En cinq jours, Pascal Jeuland a couru sur deux continents, sous le soleil et sous les projecteurs, dehors et dedans, au bord du sable et sur du parquet. Après un vol de nuit entre le Tour du Qatar et le vélodrome de Bordeaux, elle a remporté une course scratch. Entretien.
Propos recueillis par Dominique Turgis
Vendredi vers 15 h, Pascale Jeuland (Vienne-Furuoscope) termine 5e au sprint sur la corniche de Doha, au Tour du Qatar. Samedi en fin d'après-midi, elle se classe 3e de la course aux points des Pré-mondiaux sur piste à Bordeaux, remportée par Leire Olaberria. Dimanche, elle remporte le scratch.
Cyclismag : Comment as-tu fait pour te retrouver sur la piste de Bordeaux le lendemain de l'arrivée du Tour du Qatar ?
Pascale Jeuland : Avec Fiona Dutriaux et Florence Girardet, nous sommes arrivées à Paris samedi à 6 heure et demi du matin. Nous avons pris un vol pour Bordeaux où nous sommes arrivées à midi. La course aux points étaient prévue à 17 heures mais, heureusement, il y a eu du retard dans le programme et la course est partie à 18h30. Vu que j'habite Bordeaux, ce n'était pas plus mal de rentrer et de courir. Mais un voyage de nuit comme celui-là est très fatiguant.
VÉLO BOULOT
Au Qatar, comment t'es-tu située par rapport aux autres sprinteuses ?
Je ne suis pas en grande forme. Je manque d'entraînement sur route. Je dois encore acquérir de la force. J'ai fait beaucoup de piste cet hiver et j'ai aussi beaucoup travaillé comme aide-soignante. Je dois faire un équivalent mi-temps sur l'année entière. Pour faire des heures, en prévision de la saison routière, je travaillais dès que je rentrais de stage ou de compétition.

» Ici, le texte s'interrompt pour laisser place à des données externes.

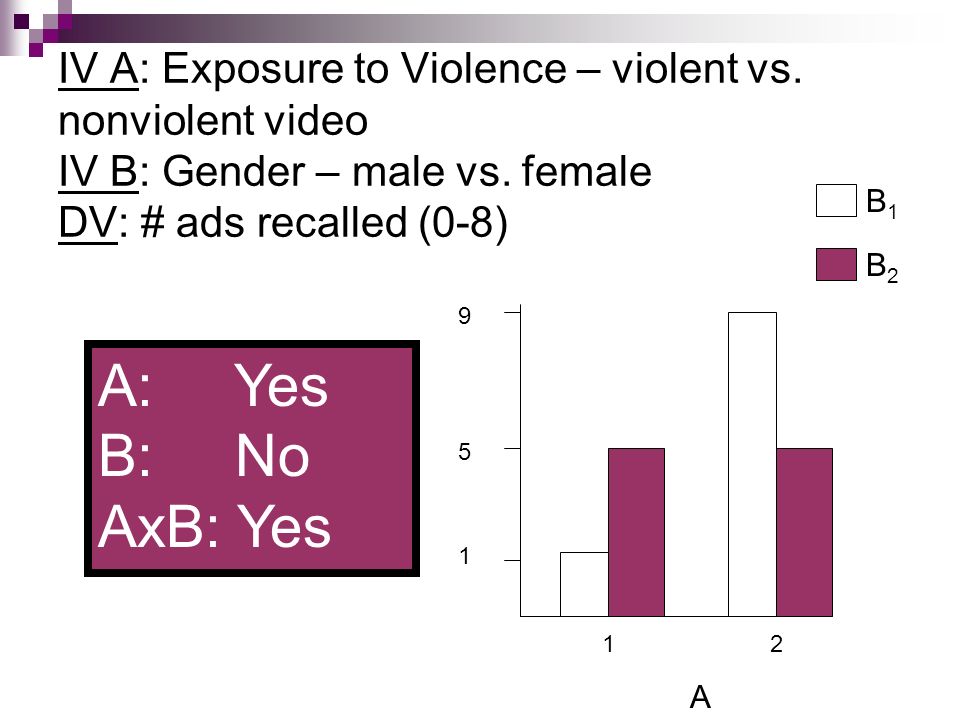 IV A: Exposure to Violence – violent vs. nonviolent video
IV B: Gender – male vs. female
DV: # ads recalled (0-8)

$B_1$
$B_2$

A: Yes
B: No
AxB: Yes

9
5
1
1
2
A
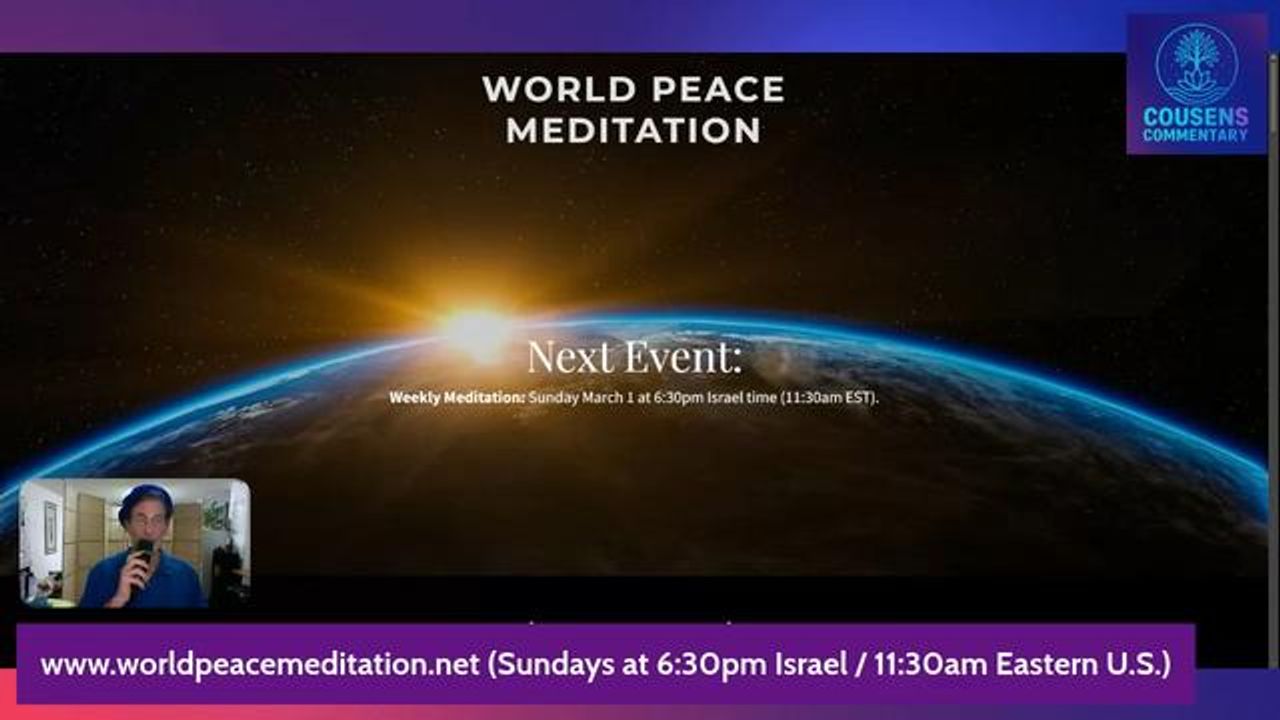 WORLD PEACE MEDITATION

COUSENS COMMENTARY

Next Event:

Weekly Meditation: Sunday March 1 at 6:30pm Israel time (11:30am EST).

www.worldpeacemeditation.net (Sundays at 6:30pm Israel / 11:30am Eastern U.S.)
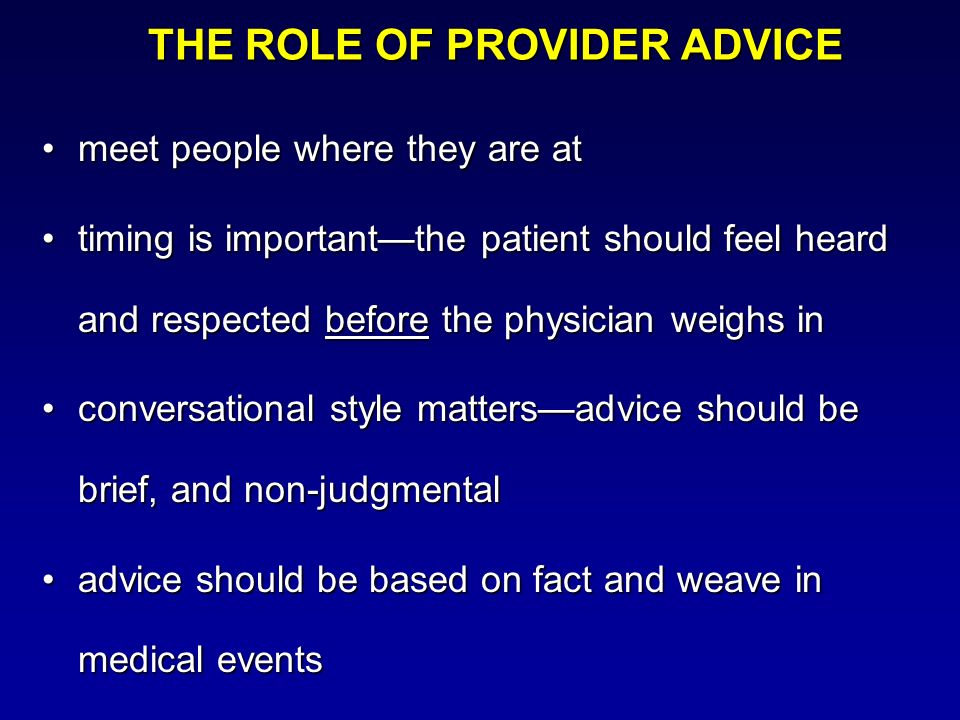 THE ROLE OF PROVIDER ADVICE

• meet people where they are at

• timing is important—the patient should feel heard and respected before the physician weighs in

• conversational style matters—advice should be brief, and non-judgmental

• advice should be based on fact and weave in medical events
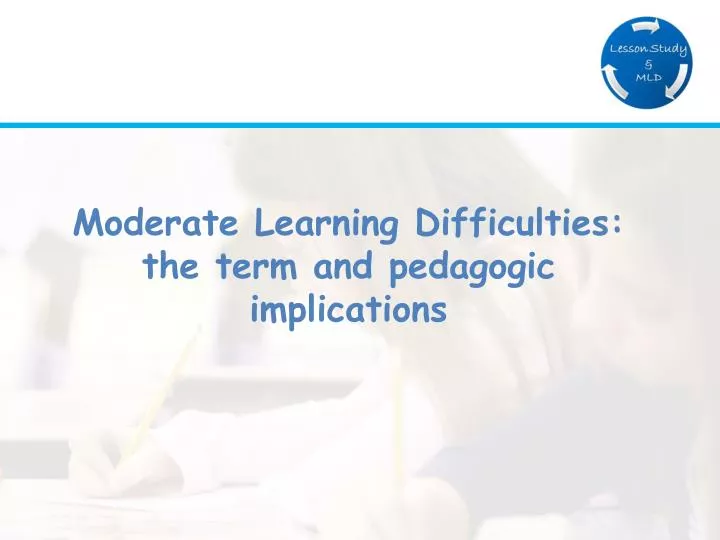 Lesson Study
&
MLD

Moderate Learning Difficulties: the term and pedagogic implications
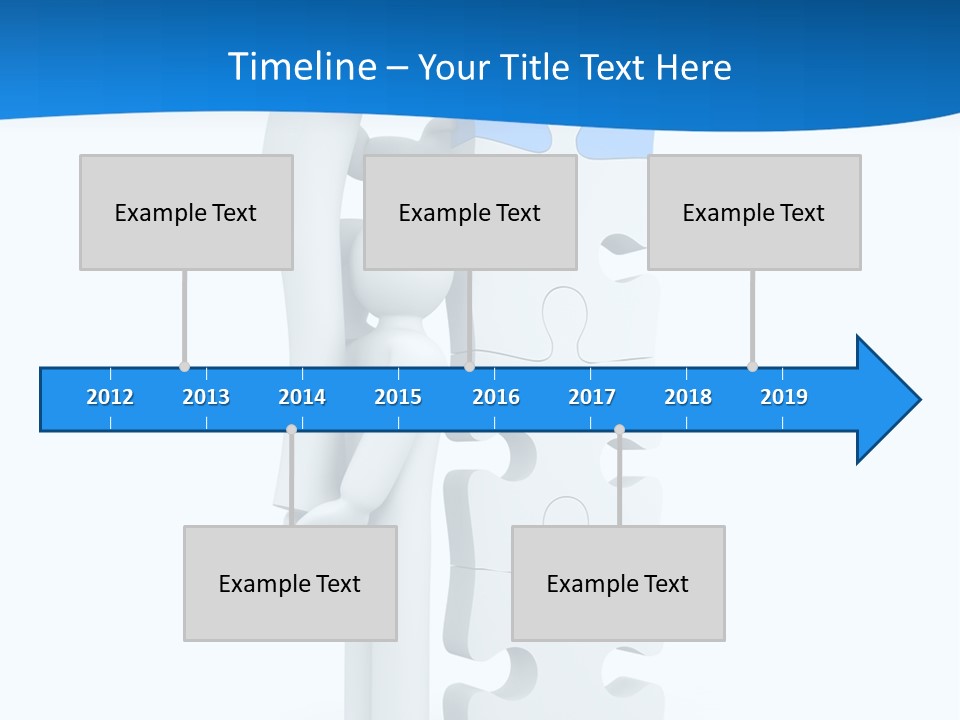 Timeline – Your Title Text Here

Example Text

Example Text

Example Text

2012 2013 2014 2015 2016 2017 2018 2019

Example Text

Example Text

Comment se préparaient les sprints au Qatar ?
J'étais juste dans les bordures. Heureusement, il y avait un regroupement avant le sprint. Ça roulait vite trois kilomètres avant le sprint qui se lançait aux 400 mètres. Je préfère les sprints longs comme ceux-là.
Est-ce que c'est une bonne préparation pour les Championnats du monde sur piste ?
Oui. Il y avait beaucoup de pistardes dans le peloton, à commencer par l'équipe d'Italie. Leurs leaders [NDLR : comme Giorgina Bronzini vainqueur d'une étape] étaient en meilleure forme que moi. Elles étaient toujours devant. Le Tour du Qatar permet de se remettre dans le bain de la route et de donner de la caisse sur trois jours.
La piste de cet hiver est aussi une bonne préparation pour le Qatar car nous travaillons toujours à des seuils assez hauts. C'est un avantage pour les sprints longs mais c'est aussi pénalisant pour la distance des étapes.
« PAS UN DEUXIÈME HIVER COMME CELUI-LÀ »
Dans un mois et demi ce seront les Championnats du monde. Quelles disciplines disputeras-tu ?
Le scratch, la poursuite par équipes et peut être la course aux points. Mais pour cette dernière discipline, cela dépendra de ma progression. Si j'ai le même niveau que maintenant, cela ne servira à rien de s'aligner dans la course aux points.
Comment juges-tu ta Coupe du Monde sur piste cet hiver ?
Je ne suis pas contente de ma Coupe du Monde. Les déplacements sont trop nombreux pour moi qui doit aussi trouver du temps pour travailler. L'an prochain, il faudra trouver une meilleure organisation. Je ne veux pas revivre un deuxième hiver comme celui-là.
« A PÉKIN, JE N'ÉTAIS PAS BIEN »
Votre trio de poursuite par équipes a-t-il progressé ?
Avec Sophie Creux et Fiona Dutriaux, nous avons progressé techniquement et tactiquement. Nous arrivons bien à nous comprendre quand une de nous est moins bien. Mais physiquement, c'est dur. Nous sommes toutes du même niveau, alors quand une de nous est juste, les deux autres ne peuvent pas compenser et cela pénalise l'équipe. A Pékin, c'est moi qui était la moins bien de l'équipe.
Quelle est la différence physique entre la poursuite individuelle et par équipes ?
Par équipes, ça va beaucoup plus vite mais il y a des temps de récupération.
Vas-tu recourir sur route d'ici les Championnats du monde sur piste (24 au 28 mars) ?
Je pars en stage avec l'équipe de France à Palma de Majorque du 15 au 25 février. Ensuite, j'irai au Het Nieuwsblad. Enfin, début mars, je verrai si je trouve des courses avec les gars. Si je cours avec des 2e catégorie, je préfère que ce soit sur des circuits plats.